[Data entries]
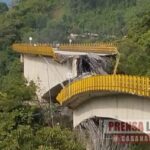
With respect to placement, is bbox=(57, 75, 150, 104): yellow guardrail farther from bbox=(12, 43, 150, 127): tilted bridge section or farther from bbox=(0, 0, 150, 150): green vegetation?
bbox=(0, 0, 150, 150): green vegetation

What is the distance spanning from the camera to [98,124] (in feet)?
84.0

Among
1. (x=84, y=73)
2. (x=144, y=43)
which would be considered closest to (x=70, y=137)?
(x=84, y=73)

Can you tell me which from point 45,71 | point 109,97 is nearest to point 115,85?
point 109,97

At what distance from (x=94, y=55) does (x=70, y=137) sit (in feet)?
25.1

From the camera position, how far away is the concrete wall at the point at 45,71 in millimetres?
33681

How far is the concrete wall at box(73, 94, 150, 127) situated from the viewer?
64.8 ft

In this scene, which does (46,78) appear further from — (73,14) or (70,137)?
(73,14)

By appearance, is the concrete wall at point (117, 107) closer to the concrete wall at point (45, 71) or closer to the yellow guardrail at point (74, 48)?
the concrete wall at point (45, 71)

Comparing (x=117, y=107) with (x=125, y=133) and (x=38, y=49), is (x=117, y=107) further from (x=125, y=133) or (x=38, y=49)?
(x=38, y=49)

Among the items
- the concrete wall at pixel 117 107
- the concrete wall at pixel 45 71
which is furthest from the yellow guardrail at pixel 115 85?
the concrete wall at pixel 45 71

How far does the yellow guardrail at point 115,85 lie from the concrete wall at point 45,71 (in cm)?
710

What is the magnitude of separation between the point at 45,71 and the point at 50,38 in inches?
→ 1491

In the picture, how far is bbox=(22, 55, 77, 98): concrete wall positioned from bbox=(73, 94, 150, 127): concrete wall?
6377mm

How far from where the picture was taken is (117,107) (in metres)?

...

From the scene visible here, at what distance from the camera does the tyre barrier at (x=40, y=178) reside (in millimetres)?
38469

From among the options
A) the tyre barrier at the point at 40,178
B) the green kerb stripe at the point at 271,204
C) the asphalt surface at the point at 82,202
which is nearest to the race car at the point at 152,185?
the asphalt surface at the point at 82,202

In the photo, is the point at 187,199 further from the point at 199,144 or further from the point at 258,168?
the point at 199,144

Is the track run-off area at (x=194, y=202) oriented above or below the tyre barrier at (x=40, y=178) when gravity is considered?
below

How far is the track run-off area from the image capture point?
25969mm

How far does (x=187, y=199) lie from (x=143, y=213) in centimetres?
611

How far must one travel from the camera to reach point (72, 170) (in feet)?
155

• _Stated problem_
Copy out only the lines from the one with "How far does the" through the one with "How far from", swapping every "concrete wall" for "stone wall" and leaving everything else unchanged.

• _Answer to this exercise_
How far does the yellow guardrail at point 115,85 lie from the stone wall at point 45,71 (in cm)?
710

What is the magnitude of separation between the point at 45,71 and the point at 50,38 in inches?
→ 1491

In the picture, how far is bbox=(22, 55, 77, 98): stone wall positioned from bbox=(73, 94, 150, 127): stone wall?
6377mm

How far from where the picture was taken is (117,107) (in metres)?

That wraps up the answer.